Алексей Дзермант объясняет это желанием создать свой особый мир, образовать свое особое геополитическое пространство, отдельное от других пространств. Он считает, что если мы не возьмем Одессу, то не сможем торговать зерном. Аргумент, разумеется, странный, мне кажется в подробном опровержении не нуждающийся. Но если убрать торговлю зерном, зачем России надо отчаянно рваться в Одессу, чтобы неизбежно превратив этот прекрасный город в развалины, затем присоединить его к себе? Конечно, здесь есть рациональные ответы, которые полемист даже не вспоминает — это и выход к Приднестровью, и отдаление НАТОВского флота. Но по моему все это не стоит жертв и разрушений. Россия явно больше потеряет от штурма крупных украинских городов, чем выиграет от их приобретения.
Но в конце концов спор идет даже не об этом. Спор о том, в чем причина того, что Россия даже сейчас, столкнувшись с явной неспособностью сменить власть в Киеве одним мощным рывком, продолжает устами не только теоретиков евразийства и прочих неоимперских идеологий, но и вполне официальных государственных мужей, провозглашать предельные цели спецоперации, которые по необходимости должны быть выполнены?
Дзермант считает, что задача состоит в том, чтобы освободиться от прозападной элиты и привести к власти новую, предположительно антизападную. Буду честен, если под прозападной элитой понимать экономический блок правительства, то как бы ни относиться к его курсу, это блок свою задачу выполнил, от финансового краха страну уберег, рубль удержал, панику в городах предотвратил. Антизападная элита, увы, пока может похвастаться успехами на ниве пропаганды. Конечно, стране нужна ротация экономических курсов и экономических команд, но я бы не рискнул делать ставку на боевые действия как на фактор такой ротации. Импортозамещение можно обеспечить и без бомбежек Харькова или Белгорода.
Мне кажется, надо быть честными перед собой. Мы рвемся на запад ровно потому, что мы продолжаем тянуться к Западу. Наши патриотические идеологи требуют овладения всей Украиной, надеясь, что в этом случае они смогут выставлять Европе свои условия и даже менять там «уважаемых партнеров» на партнеров удобных. Дугин когда-то так и сказал, нам надо ставить перед собой цель — завоевать Европу. Он ссылался на Тютчева, который в XIX веке, до Крымской войны проповедовал что-то подобное. Ну Дугин, допустим, это крайность, но полагаю то евразийство, которое представляет Дзермант, не слишком далеко от него отошло. Давайте выключим этот «европохитительский» сигнал из нынешнего геополитического воображения, и мы тут же убедимся, что свой «русский» или «евразийский» мир Россия могла бы построить без фронтального столкновения с «коллективным Западом».

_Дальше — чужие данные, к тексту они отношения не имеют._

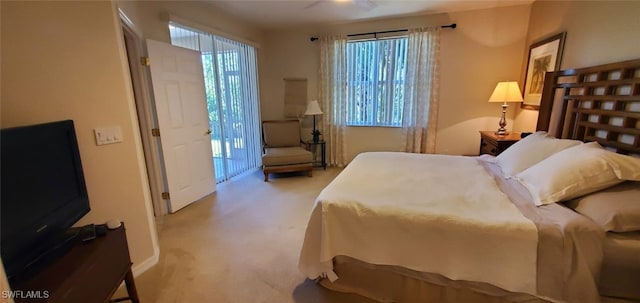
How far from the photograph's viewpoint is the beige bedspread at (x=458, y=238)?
124 cm

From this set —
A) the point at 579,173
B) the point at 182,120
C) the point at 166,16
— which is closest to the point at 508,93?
the point at 579,173

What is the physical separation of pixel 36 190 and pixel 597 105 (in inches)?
147

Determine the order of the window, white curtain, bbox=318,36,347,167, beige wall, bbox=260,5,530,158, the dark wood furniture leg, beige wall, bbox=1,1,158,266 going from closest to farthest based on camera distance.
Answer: beige wall, bbox=1,1,158,266 → the dark wood furniture leg → beige wall, bbox=260,5,530,158 → the window → white curtain, bbox=318,36,347,167

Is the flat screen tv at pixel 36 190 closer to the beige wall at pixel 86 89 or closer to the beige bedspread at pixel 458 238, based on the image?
the beige wall at pixel 86 89

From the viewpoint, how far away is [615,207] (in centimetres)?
127

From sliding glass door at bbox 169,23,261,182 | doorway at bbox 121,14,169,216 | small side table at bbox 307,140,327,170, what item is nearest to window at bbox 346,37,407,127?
small side table at bbox 307,140,327,170

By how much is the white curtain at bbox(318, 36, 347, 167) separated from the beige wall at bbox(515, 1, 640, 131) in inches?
102

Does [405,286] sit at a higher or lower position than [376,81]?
lower

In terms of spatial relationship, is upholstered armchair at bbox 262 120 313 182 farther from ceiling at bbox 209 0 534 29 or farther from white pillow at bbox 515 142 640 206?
white pillow at bbox 515 142 640 206

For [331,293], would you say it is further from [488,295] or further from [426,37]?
[426,37]

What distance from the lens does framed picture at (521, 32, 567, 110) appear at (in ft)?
9.05

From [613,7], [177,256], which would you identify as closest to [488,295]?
[177,256]

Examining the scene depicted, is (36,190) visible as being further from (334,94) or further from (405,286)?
(334,94)

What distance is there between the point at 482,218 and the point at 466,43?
3309 mm
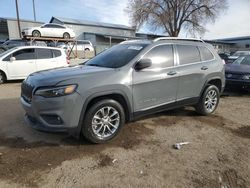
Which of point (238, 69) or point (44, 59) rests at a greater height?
point (44, 59)

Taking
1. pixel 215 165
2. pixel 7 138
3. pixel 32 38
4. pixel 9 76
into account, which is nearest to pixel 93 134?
→ pixel 7 138

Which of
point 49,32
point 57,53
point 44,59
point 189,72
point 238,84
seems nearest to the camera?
point 189,72

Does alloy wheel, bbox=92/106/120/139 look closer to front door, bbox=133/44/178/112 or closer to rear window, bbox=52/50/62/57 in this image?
front door, bbox=133/44/178/112

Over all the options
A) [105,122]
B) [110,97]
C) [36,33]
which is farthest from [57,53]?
[36,33]

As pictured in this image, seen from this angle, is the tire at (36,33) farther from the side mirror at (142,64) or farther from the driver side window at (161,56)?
the side mirror at (142,64)

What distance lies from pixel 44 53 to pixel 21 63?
116 cm

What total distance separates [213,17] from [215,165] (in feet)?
142

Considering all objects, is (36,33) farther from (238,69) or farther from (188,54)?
(188,54)

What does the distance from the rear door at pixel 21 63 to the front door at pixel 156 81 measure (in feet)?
26.3

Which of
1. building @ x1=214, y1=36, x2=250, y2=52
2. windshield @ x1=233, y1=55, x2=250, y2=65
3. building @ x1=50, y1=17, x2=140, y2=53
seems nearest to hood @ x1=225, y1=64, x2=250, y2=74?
windshield @ x1=233, y1=55, x2=250, y2=65

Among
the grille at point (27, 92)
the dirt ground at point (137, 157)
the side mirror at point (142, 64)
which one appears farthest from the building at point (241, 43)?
the grille at point (27, 92)

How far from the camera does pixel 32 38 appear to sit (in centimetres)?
2053

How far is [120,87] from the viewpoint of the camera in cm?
427

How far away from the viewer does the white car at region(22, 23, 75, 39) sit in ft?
67.1
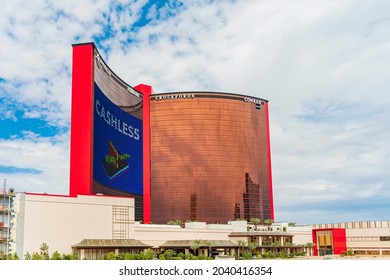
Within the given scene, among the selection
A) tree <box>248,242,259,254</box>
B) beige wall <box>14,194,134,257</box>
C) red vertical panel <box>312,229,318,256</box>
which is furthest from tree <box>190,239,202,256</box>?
red vertical panel <box>312,229,318,256</box>

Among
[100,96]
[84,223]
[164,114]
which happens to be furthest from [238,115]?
[84,223]

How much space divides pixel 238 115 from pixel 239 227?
73.1 meters

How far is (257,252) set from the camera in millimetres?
128500

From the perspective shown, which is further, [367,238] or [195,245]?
[367,238]

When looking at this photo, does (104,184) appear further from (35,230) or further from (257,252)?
(257,252)

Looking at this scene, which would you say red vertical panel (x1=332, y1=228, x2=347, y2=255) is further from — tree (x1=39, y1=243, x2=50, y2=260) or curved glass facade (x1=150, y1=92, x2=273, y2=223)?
tree (x1=39, y1=243, x2=50, y2=260)

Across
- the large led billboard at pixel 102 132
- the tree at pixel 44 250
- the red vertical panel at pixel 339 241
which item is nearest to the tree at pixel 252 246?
the red vertical panel at pixel 339 241

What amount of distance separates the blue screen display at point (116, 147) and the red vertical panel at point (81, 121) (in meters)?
6.61

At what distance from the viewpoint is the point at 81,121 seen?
104 metres

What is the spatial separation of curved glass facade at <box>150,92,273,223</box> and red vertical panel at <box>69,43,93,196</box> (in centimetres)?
8271

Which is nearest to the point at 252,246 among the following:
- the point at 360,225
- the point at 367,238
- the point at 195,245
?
the point at 195,245

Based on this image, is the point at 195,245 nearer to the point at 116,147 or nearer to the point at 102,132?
the point at 102,132

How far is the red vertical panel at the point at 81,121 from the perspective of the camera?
102 meters

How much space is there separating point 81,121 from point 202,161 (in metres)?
90.2
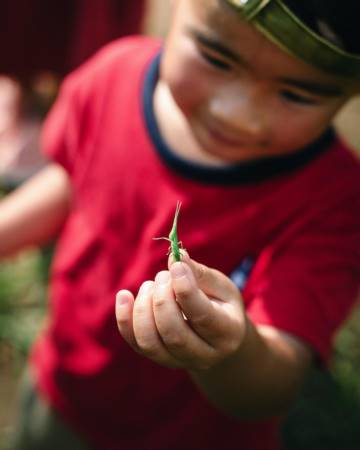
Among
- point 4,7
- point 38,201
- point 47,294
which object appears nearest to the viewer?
point 38,201

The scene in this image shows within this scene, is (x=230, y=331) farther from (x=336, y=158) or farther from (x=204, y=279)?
(x=336, y=158)

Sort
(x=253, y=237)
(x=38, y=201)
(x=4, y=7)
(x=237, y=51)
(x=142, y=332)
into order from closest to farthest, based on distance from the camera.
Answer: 1. (x=142, y=332)
2. (x=237, y=51)
3. (x=253, y=237)
4. (x=38, y=201)
5. (x=4, y=7)

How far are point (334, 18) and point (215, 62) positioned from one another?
0.52 feet

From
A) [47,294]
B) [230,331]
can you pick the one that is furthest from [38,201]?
[47,294]

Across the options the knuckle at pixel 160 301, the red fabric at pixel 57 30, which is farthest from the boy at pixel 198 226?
the red fabric at pixel 57 30

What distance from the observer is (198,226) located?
993mm

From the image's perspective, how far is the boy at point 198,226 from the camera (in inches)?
29.3

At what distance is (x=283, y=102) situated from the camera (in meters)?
0.82

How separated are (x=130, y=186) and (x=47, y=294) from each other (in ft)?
3.40

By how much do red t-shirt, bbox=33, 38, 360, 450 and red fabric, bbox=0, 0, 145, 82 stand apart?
112cm

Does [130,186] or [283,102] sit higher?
[283,102]

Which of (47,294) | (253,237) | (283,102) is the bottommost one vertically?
(47,294)

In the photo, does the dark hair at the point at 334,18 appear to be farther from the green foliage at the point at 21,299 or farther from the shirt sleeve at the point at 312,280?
the green foliage at the point at 21,299

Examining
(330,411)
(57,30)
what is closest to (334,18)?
(330,411)
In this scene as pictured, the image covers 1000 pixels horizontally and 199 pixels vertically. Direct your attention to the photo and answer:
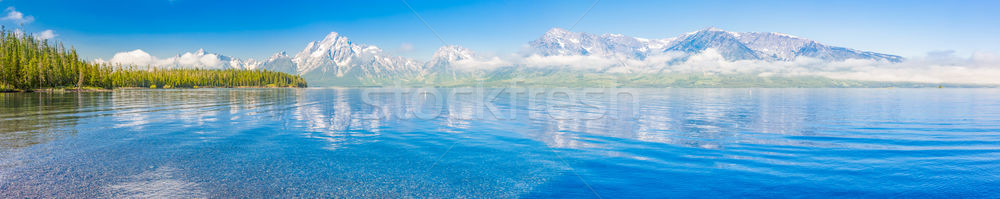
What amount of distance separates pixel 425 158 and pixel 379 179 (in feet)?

Далее мы подходим к моменту, в котором мы с Дзермантом расходимся уже принципиально. Он считает, что России нужно избежать, как он выражается, «договорняка с Западом».
Как он это себе представляет?
Он рассчитывает на «взятие Вашингтона»? На то, что мы, как это было прежде, маршем дойдем до Берлина или Парижа? Или он хочет уничтожить русский народ в пекле мировой войны?

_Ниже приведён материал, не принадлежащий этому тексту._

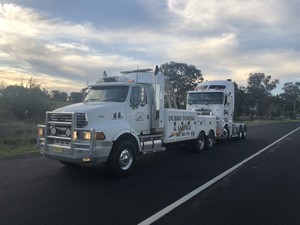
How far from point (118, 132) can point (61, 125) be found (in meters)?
1.51

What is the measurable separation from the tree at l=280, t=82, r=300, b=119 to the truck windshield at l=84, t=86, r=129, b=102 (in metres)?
137

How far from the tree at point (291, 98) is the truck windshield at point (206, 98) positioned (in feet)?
416

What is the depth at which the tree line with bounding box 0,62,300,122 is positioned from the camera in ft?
125

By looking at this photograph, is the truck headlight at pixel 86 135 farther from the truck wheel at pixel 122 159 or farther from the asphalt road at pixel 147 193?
the asphalt road at pixel 147 193

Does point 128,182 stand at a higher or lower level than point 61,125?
lower

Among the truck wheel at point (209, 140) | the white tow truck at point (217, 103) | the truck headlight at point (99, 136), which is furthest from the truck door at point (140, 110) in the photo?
the white tow truck at point (217, 103)

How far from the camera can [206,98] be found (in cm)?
1933

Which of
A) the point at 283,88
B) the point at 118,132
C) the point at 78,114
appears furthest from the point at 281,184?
the point at 283,88

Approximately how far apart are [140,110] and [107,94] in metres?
A: 1.11

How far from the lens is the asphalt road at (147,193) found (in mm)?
5715

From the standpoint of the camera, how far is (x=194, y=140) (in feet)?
46.6

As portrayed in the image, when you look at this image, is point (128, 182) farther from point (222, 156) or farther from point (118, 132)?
point (222, 156)

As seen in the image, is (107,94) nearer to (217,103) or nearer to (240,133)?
(217,103)

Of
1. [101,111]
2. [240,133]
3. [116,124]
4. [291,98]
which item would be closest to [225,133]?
[240,133]
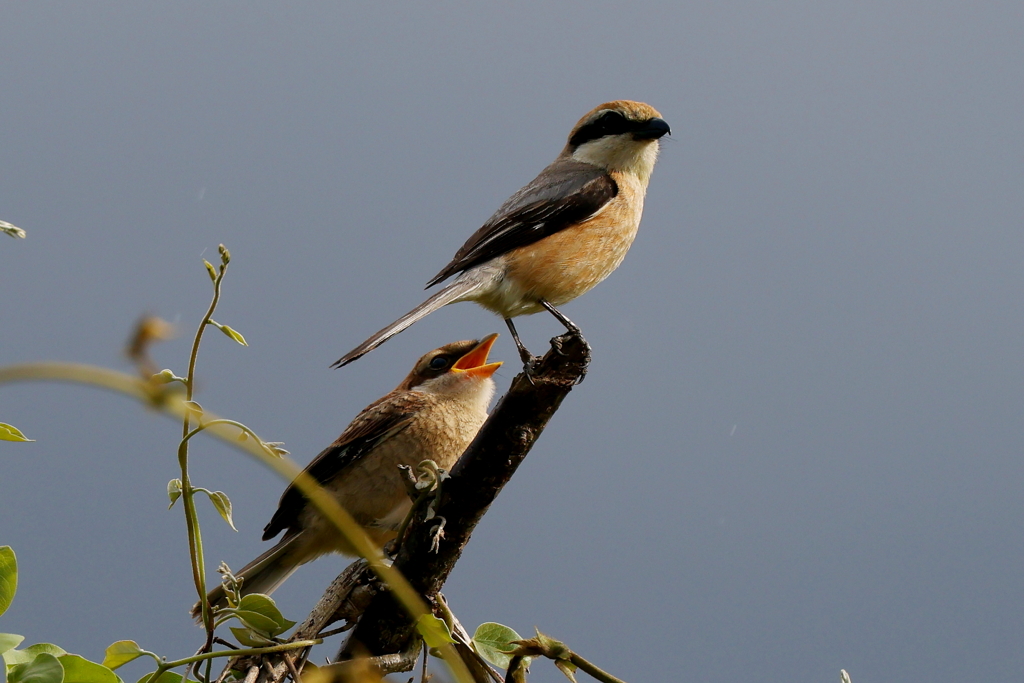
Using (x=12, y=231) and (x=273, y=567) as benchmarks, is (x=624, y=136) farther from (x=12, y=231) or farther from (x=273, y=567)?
(x=12, y=231)

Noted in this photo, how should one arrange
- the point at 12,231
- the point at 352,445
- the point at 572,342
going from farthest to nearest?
the point at 352,445
the point at 572,342
the point at 12,231

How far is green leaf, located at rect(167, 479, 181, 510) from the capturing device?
191cm

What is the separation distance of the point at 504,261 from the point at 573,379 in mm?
1364

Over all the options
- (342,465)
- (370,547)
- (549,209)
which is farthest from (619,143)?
(370,547)

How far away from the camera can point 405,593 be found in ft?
4.14

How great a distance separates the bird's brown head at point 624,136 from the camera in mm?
5062

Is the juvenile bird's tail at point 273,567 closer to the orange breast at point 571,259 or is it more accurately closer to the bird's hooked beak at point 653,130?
the orange breast at point 571,259

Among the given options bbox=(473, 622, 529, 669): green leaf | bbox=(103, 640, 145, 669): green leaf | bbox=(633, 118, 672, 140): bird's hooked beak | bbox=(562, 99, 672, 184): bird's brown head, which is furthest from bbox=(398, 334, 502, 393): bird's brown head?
bbox=(103, 640, 145, 669): green leaf

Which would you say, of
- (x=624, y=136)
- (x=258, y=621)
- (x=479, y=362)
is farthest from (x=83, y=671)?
(x=624, y=136)

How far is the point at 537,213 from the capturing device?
14.6ft

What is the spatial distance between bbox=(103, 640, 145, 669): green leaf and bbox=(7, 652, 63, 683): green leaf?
442 mm

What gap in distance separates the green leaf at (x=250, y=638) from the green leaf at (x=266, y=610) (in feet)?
0.10

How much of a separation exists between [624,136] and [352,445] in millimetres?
2296

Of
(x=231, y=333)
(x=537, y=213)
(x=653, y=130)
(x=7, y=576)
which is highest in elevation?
(x=653, y=130)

Понятно, что рано или поздно «договорняк с Западом» состоится. Столь же понятно, что Запад к «договорняку» придется еще принуждать, что Россия и делает, используя свои экономические рычаги. Зачем в ситуации принуждения к «договорняку», в чем только и может заключаться реалистическая внешняя стратегия, в поле публичного дискурса выпущено огромное количество не всегда вменяемых людей, которые кричат о том, что все, кто не хочет погибать в пекле мировой войны, трусы и предатели? Что переговоры преступны, а нужна война до плохо просматривающегося с настоящей точки «победного конца»?
Боюсь, что ответ один — эти люди боятся, что в результате успешных переговоров в России укрепят свое влияние те люди, кто эти переговоры провел, то есть относительно умеренные и прагматичные политики. Возможно, с элементом «цивилизационного равнодушия» к Западу. И вот поскольку есть страх, что придут именно такие люди, надо уже заранее дискредитировать их в глазах общественного мнения. Вот это, мне кажется, недопустимо прежде всего.